Demikian diungkapkan Kepala Pusat Perubahan Iklim dan Kualitas Udara BMKG Edwin Aldrian, Minggu (19/12/2010), di sela-sela acara Ajang Kreasi ”Gaya Hidup Tanpa Banjir” di Taman Seni Ancol, Jakarta Utara.
”Kurikulum ini akan dimasukkan dalam muatan lokal. Diharapkan, pendidikan tentang perubahan iklim bisa membangun kesadaran publik tentang pentingnya antisipasi perubahan iklim, termasuk banjir,” ujarnya.
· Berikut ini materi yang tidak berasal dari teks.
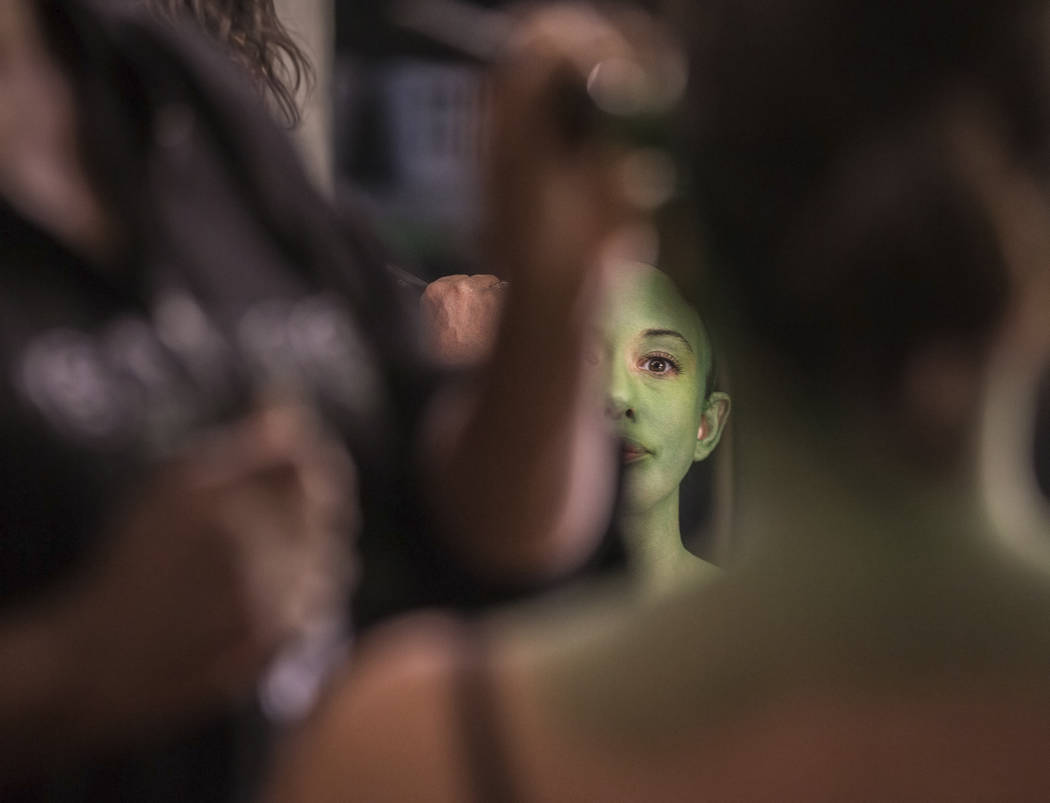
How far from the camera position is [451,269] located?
4.77ft

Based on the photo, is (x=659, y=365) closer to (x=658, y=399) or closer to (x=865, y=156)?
(x=658, y=399)

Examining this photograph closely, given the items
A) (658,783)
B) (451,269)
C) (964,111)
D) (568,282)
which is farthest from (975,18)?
(451,269)

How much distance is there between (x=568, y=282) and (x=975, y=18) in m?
0.21

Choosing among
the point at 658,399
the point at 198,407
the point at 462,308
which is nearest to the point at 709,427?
the point at 658,399

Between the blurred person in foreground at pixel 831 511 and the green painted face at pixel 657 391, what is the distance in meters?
0.75

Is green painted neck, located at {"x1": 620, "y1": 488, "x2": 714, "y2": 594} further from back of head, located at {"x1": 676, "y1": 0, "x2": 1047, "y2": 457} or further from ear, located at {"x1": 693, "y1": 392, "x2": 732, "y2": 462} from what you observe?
back of head, located at {"x1": 676, "y1": 0, "x2": 1047, "y2": 457}

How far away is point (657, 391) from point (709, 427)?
3.0 inches

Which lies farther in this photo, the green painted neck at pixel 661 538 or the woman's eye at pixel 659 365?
the woman's eye at pixel 659 365

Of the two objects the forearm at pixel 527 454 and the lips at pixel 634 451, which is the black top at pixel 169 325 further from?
the lips at pixel 634 451

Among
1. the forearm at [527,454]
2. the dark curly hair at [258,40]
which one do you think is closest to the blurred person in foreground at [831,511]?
the forearm at [527,454]

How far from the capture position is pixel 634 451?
52.2 inches

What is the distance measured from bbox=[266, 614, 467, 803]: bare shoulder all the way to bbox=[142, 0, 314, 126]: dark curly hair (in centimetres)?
65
Menurut Edwin, selain diterapkan di Jakarta, modul kurikulum perubahan iklim juga akan diterapkan di empat provinsi lain, yaitu Jawa Barat, Jawa Timur, Sumatera Utara, dan Sulawesi Tenggara. Rencananya, modul ini akan dikemas dan disesuaikan dengan kearifan lokal setiap daerah.
”Penyusunan modul kurikulum perubahan iklim kami targetkan selesai pertengahan tahun dan bisa dipraktikkan sekitar bulan Juni 2011,” kata Edwin.
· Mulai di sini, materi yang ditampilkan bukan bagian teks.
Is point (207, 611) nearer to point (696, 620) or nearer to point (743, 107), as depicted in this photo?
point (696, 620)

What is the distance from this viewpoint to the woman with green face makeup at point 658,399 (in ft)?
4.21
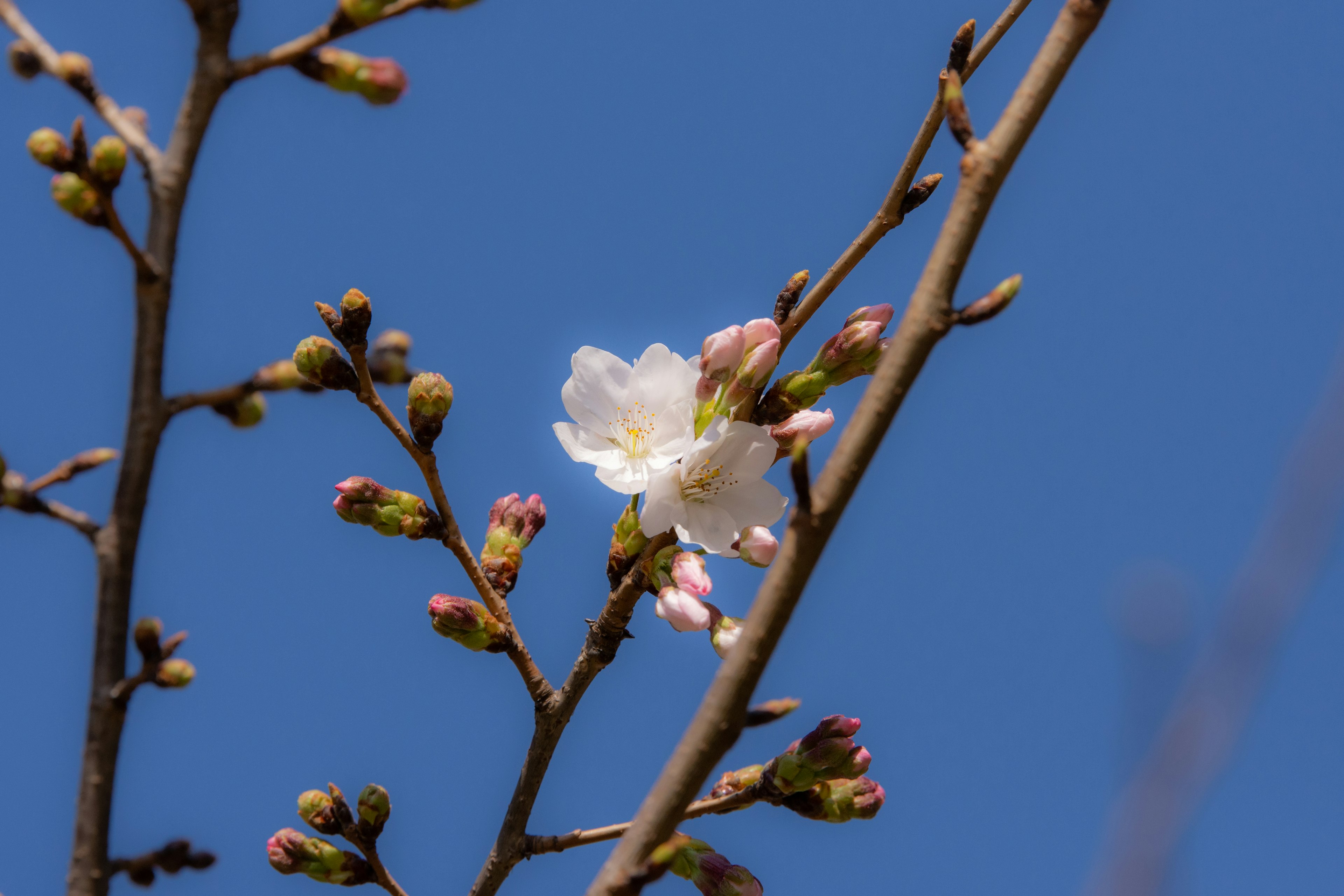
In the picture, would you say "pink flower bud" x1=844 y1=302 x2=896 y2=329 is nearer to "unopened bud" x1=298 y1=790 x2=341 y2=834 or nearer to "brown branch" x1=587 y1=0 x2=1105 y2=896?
"brown branch" x1=587 y1=0 x2=1105 y2=896

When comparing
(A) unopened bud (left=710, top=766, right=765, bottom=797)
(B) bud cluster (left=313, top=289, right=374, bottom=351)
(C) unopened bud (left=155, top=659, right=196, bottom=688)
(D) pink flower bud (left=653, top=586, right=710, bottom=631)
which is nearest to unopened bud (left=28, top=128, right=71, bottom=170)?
(B) bud cluster (left=313, top=289, right=374, bottom=351)

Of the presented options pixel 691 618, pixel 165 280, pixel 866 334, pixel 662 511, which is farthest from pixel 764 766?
pixel 165 280

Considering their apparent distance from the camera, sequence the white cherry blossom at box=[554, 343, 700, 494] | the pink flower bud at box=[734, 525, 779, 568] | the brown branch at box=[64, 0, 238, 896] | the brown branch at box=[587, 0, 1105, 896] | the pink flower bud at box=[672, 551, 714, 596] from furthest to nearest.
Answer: the white cherry blossom at box=[554, 343, 700, 494] → the pink flower bud at box=[734, 525, 779, 568] → the pink flower bud at box=[672, 551, 714, 596] → the brown branch at box=[64, 0, 238, 896] → the brown branch at box=[587, 0, 1105, 896]

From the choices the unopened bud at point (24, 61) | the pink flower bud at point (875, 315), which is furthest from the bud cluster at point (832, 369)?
the unopened bud at point (24, 61)

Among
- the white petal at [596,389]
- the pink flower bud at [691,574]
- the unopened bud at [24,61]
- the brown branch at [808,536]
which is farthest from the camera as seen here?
the white petal at [596,389]

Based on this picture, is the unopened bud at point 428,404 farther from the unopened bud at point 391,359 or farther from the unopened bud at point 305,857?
the unopened bud at point 305,857

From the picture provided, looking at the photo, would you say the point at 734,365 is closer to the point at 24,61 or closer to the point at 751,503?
the point at 751,503

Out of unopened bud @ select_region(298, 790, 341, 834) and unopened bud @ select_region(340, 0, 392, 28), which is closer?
A: unopened bud @ select_region(340, 0, 392, 28)
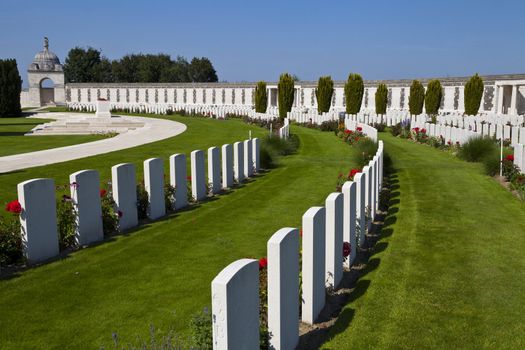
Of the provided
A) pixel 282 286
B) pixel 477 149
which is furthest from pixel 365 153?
pixel 282 286

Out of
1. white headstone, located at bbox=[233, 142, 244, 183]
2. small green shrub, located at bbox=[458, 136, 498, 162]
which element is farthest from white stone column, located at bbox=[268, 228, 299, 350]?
small green shrub, located at bbox=[458, 136, 498, 162]

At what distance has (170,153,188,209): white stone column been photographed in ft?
31.2

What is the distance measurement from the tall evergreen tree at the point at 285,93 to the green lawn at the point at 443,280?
80.6 feet

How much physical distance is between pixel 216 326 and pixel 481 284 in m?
3.79

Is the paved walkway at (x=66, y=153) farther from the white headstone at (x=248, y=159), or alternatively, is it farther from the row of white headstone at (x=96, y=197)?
the row of white headstone at (x=96, y=197)

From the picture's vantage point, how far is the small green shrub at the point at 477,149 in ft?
50.5

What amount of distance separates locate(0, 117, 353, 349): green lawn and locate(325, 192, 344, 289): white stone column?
4.37ft

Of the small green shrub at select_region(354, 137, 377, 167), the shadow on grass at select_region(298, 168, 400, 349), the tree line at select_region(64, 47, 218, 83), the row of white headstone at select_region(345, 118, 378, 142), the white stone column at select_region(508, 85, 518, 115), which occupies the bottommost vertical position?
the shadow on grass at select_region(298, 168, 400, 349)

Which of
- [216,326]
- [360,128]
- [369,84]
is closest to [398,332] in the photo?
[216,326]

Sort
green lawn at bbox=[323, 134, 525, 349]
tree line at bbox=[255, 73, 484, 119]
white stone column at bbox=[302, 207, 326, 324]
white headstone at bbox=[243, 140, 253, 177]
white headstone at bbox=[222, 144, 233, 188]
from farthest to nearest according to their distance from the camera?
tree line at bbox=[255, 73, 484, 119] < white headstone at bbox=[243, 140, 253, 177] < white headstone at bbox=[222, 144, 233, 188] < white stone column at bbox=[302, 207, 326, 324] < green lawn at bbox=[323, 134, 525, 349]

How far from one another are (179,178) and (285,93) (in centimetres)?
2579

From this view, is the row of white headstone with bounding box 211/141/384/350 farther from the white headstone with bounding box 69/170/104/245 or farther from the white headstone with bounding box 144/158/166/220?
the white headstone with bounding box 144/158/166/220

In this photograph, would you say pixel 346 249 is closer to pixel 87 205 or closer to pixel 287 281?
pixel 287 281

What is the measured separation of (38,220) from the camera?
663 centimetres
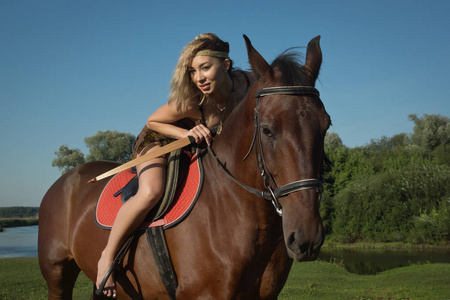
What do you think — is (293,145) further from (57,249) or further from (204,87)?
(57,249)

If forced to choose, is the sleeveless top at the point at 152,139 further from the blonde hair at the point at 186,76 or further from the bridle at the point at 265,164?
the bridle at the point at 265,164

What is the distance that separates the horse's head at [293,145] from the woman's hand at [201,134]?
1.95 feet

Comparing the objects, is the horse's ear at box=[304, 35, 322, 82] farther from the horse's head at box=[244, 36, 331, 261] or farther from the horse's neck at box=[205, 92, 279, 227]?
the horse's neck at box=[205, 92, 279, 227]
Sementara itu, Wakil Direktur PT Pembangunan Jaya Ancol Agus Rochiyardi mengatakan, sejak tahun 2007 hingga 2010, PT Pembangunan Jaya Ancol bersama sejumlah lembaga swadaya masyarakat juga melakukan sosialisasi tentang antisipasi fenomena perubahan iklim. Kegiatan ini dikemas dalam acara ”Teens Go Green”.
”Para pelajar kami ajak untuk belajar melakukan konservasi alam secara sukarela. Kami berharap mereka bisa menjadi agen perubahan di keluarga dan sekolah,” kata Agus. (ABK)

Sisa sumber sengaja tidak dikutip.